Shore Capital is authorised and regulated in the UK by the FCA and is acting as joint broker to the Company. Shore Capital is not acting for, and will not be responsible to, any person other than the Company for providing the protections afforded to its customers or for advising any other person on the contents of this announcement or on any transaction or arrangement referred to in this announcement. No representation or warranty, express or implied, is made by Shore Capital as to, and no liability is accepted by Shore Capital in respect of, any of the contents of this announcement.

The information in this announcement may not be forwarded or distributed to any other person and may not be reproduced in any manner whatsoever. Any forwarding, distribution, reproduction, or disclosure of this information in whole or in part is unauthorised. Failure to comply with this directive may result in a violation of applicable securities laws and regulations of other jurisdictions.

This announcement contains (or may contain) certain forward-looking statements with respect to certain of the Company's current expectations and projections about future events and the Company's future financial condition and performance. These statements, which sometimes use words such as "aim", "anticipate'', "believe", "may", "will", "should", "intend", "plan", "assume'', "estimate", "expect' (or the negative thereof) and words of similar meaning, reflect the current beliefs and expectations of the directors of the Company, Panmure Gordon and/or Shore Capital and involve known and unknown risks, uncertainties and assumptions, many of which are outside the Company's control and difficult to predict, that could cause actual results and performance to differ materially from any expected future results or performance expressed or implied by the forward-looking statement. The information contained in this announcement speaks only as of the date of this announcement and is subject to change without notice and the Company does not assume any responsibility or obligation to, and does not intend to, update or revise publicly or review any of the information contained to this announcement, whether as a result of new information, future events or otherwise, except to the extent required by the FCA, the London Stock Exchange or by applicable law.

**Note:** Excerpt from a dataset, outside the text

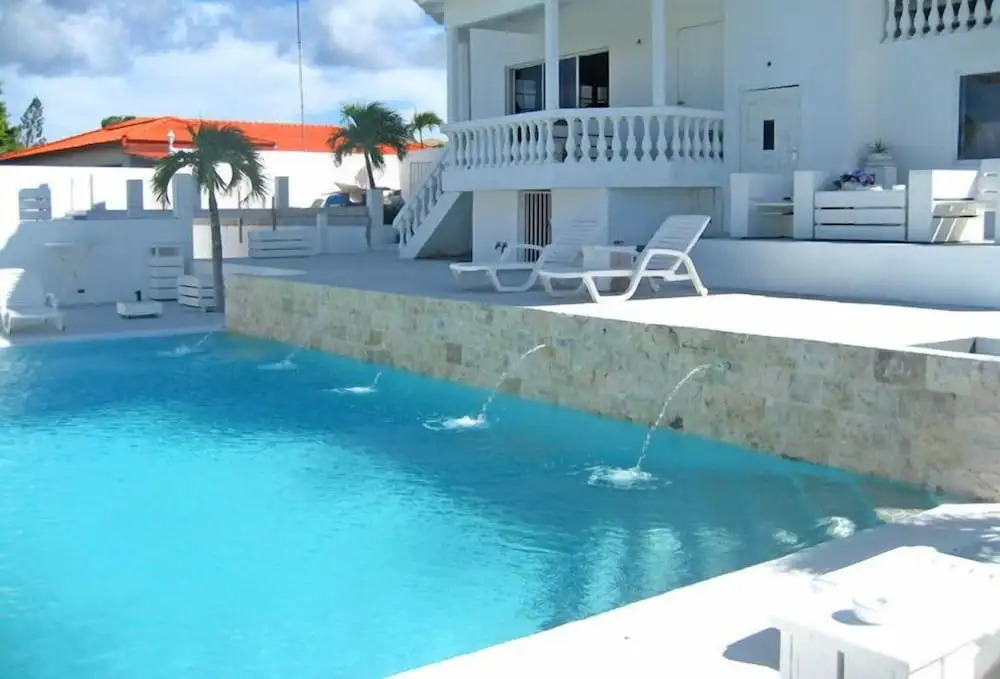 Champartments Villa & Apartments Cristal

Any information in this announcement in respect of past performance (including without limitation past performance of the Company, its group, shares in the Company and/or the Company's portfolio) cannot be relied upon as a guide to future performance. The price of shares and the income from them may fluctuate upwards or downwards and cannot be guaranteed.

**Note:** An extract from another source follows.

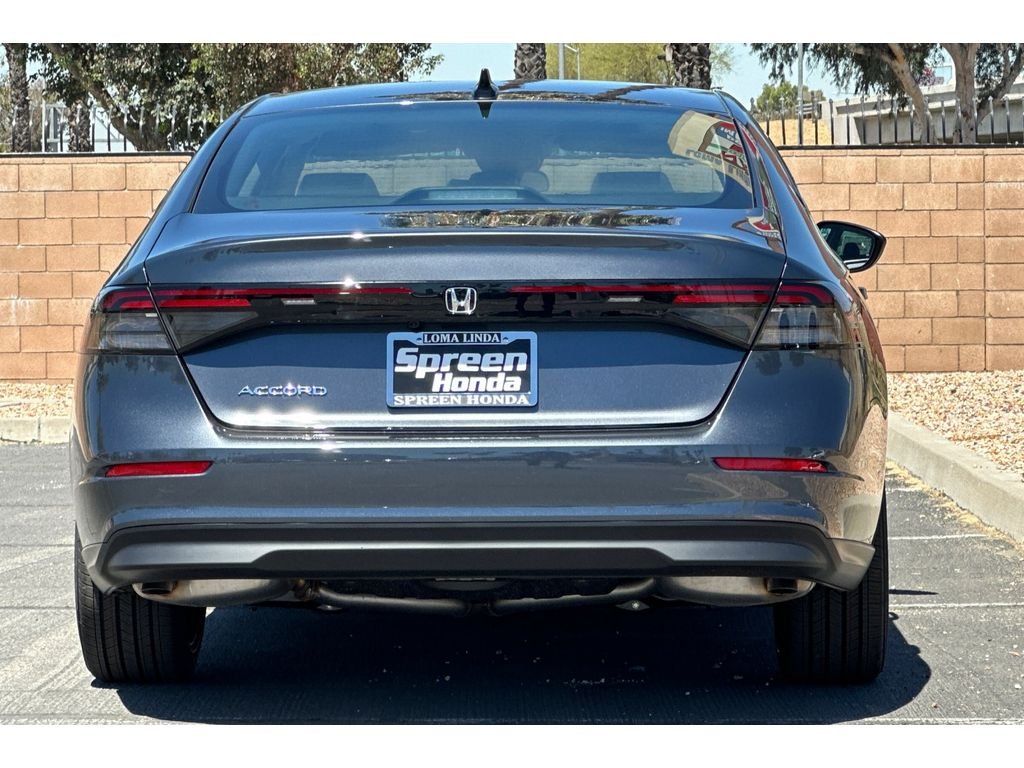 New 2026 Meteorite Gray Metallic Honda SE image 5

This announcement contains inside information as defined in Regulation (EU) No. 596/2014 on market abuse which is part of UK domestic law by virtue of the European Union (Withdrawal) Act 2018 ("MAR") and is made in accordance with the Company's obligations under article 17 of MAR. The person responsible for arranging the release of this announcement on behalf of Velocys is David Bate, General Counsel of Velocys.